### Problem requirements
Render the listing's lines as a JSON list of strings, one string per line and blank lines left out. Begin at the line containing "Across the choices" and end at the last line of the listing.

(Spatial relation data)
==============================
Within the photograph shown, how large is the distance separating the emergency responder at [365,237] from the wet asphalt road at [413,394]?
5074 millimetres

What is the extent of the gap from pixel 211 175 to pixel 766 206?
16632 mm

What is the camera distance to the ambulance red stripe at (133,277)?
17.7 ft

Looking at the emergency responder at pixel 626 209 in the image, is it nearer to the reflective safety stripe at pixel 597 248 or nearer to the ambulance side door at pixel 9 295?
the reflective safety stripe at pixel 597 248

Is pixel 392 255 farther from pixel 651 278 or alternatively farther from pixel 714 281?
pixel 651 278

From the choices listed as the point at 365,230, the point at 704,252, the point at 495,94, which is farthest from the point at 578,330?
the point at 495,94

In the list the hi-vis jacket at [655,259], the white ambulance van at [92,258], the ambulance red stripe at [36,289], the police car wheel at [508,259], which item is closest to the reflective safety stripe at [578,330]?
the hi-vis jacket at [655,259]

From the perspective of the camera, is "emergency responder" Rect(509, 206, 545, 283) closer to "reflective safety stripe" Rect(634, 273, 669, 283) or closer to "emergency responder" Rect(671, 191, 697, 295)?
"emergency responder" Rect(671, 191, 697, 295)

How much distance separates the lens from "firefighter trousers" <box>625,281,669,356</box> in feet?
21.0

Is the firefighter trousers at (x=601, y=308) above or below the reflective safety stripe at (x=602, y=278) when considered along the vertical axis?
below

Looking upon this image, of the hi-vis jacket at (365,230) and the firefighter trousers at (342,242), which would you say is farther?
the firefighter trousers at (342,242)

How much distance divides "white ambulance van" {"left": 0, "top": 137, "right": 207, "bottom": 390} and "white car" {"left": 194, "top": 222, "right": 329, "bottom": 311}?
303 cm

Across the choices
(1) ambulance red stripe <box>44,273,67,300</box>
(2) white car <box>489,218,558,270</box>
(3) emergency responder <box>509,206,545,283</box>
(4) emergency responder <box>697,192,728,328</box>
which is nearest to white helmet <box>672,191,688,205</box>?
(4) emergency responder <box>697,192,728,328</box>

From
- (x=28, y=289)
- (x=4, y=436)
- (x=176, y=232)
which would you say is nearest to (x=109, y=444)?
==============================
### Output below
[
  "Across the choices",
  "(1) ambulance red stripe <box>44,273,67,300</box>",
  "(2) white car <box>489,218,558,270</box>",
  "(3) emergency responder <box>509,206,545,283</box>",
  "(4) emergency responder <box>697,192,728,328</box>",
  "which is nearest to white helmet <box>672,191,688,205</box>?",
  "(4) emergency responder <box>697,192,728,328</box>",
  "From",
  "- (x=28, y=289)",
  "- (x=4, y=436)",
  "- (x=176, y=232)",
  "which would you say is nearest to (x=109, y=444)?"
]